I'm sorry, ideservebetter. What pain you must be in. How dare he. I used to dream that my STBXWW would do this--come pleading back; now it would be a nightmare. Such tragic stories here...

ideservebetter45 posted 10/30/2013 19:38 PM

Thank you guys so much for the support..my heart hurts so much. I wanted this so badly a year ago.I wanted him to fight for us..he told me once when i was crying "to suck it up".He caused me so much pain.. dating her right in front of my face..she was our neighbor. HUMILIATED me all over town.why is this even bothering me? Why don't i just tell him to suck it up?? Please give me strength guys!
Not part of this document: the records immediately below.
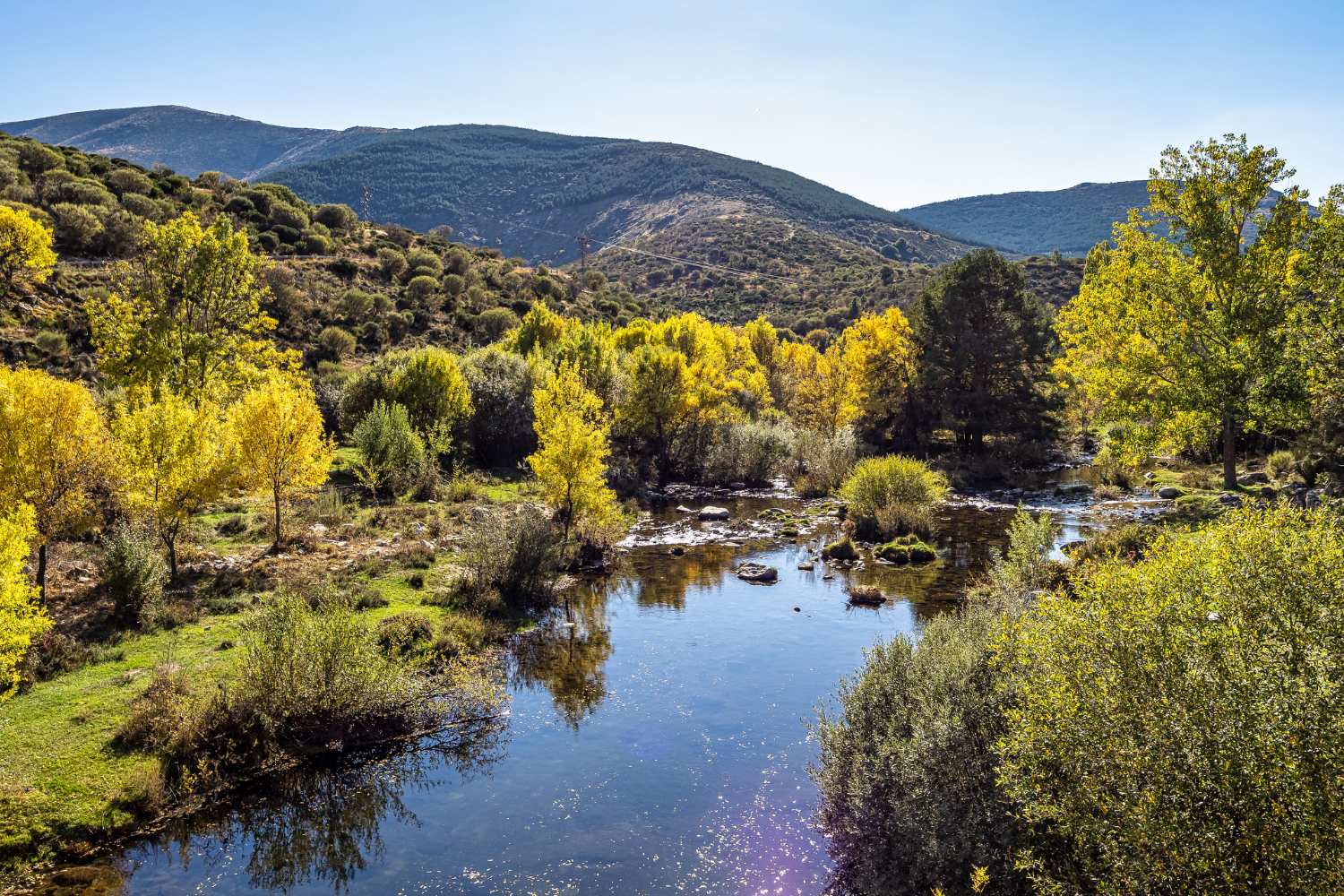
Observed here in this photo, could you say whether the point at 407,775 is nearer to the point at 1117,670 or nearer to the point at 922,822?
the point at 922,822

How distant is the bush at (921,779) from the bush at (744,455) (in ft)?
104

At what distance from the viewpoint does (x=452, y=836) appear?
12.3 meters

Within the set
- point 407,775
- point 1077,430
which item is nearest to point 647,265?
point 1077,430

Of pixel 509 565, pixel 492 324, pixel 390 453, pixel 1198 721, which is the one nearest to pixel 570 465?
pixel 509 565

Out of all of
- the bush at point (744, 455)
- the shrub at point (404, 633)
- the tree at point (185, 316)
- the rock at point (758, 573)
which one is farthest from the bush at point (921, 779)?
the bush at point (744, 455)

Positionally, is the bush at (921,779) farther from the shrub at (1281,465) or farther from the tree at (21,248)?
the tree at (21,248)

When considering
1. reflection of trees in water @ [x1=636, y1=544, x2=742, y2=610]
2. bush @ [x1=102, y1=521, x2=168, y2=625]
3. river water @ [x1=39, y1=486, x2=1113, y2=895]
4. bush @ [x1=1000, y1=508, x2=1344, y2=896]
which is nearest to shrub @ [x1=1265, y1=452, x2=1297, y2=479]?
river water @ [x1=39, y1=486, x2=1113, y2=895]

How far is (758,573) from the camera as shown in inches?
1045

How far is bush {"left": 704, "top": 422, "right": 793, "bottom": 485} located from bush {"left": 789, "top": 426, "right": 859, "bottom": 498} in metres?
1.39

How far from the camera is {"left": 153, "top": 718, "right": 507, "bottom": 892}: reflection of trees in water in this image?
11.7 metres

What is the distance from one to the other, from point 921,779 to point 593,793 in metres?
6.26

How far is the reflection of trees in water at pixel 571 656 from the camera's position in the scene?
17.4 metres

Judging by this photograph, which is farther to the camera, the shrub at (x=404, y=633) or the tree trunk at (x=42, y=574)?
the shrub at (x=404, y=633)

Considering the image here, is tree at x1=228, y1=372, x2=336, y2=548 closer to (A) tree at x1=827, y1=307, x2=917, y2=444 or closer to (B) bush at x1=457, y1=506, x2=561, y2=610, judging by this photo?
(B) bush at x1=457, y1=506, x2=561, y2=610
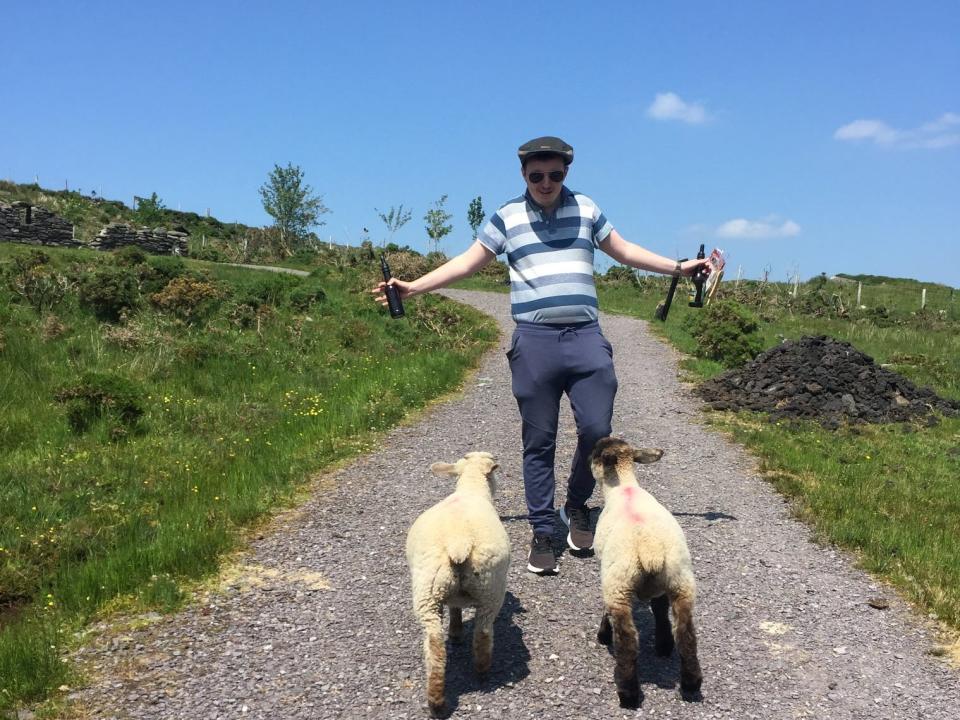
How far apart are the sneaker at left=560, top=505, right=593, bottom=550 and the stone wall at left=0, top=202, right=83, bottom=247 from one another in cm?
3191

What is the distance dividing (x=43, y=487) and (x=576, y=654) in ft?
21.9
ideservebetter45 posted 10/30/2013 19:38 PM

Thank you guys so much for the support..my heart hurts so much. I wanted this so badly a year ago.I wanted him to fight for us..he told me once when i was crying "to suck it up".He caused me so much pain.. dating her right in front of my face..she was our neighbor. HUMILIATED me all over town.why is this even bothering me? Why don't i just tell him to suck it up?? Please give me strength guys!

anewday78 posted 10/30/2013 19:54 PM

First, (((hugs))). Second:

Why don't i just tell him to suck it up?? Please give me strength guys!
Try saying this to him once, without expressing any emotion, and you may just find that is incredibly cathartic and freeing to finally be the one doling out the rejection rather than being on the receiving end. Perhaps your heart will hurt a little less when you harden it when dealing with only him.

momentintime posted 10/31/2013 01:24 AM

Sure he does, until the next skirt that catches his eye comes along. Don't fall for the crocodile tears, he is just feeling sorry for himself. It is all about him still. Even if you opened the door a little, once he thinks he has you he would be out looking again.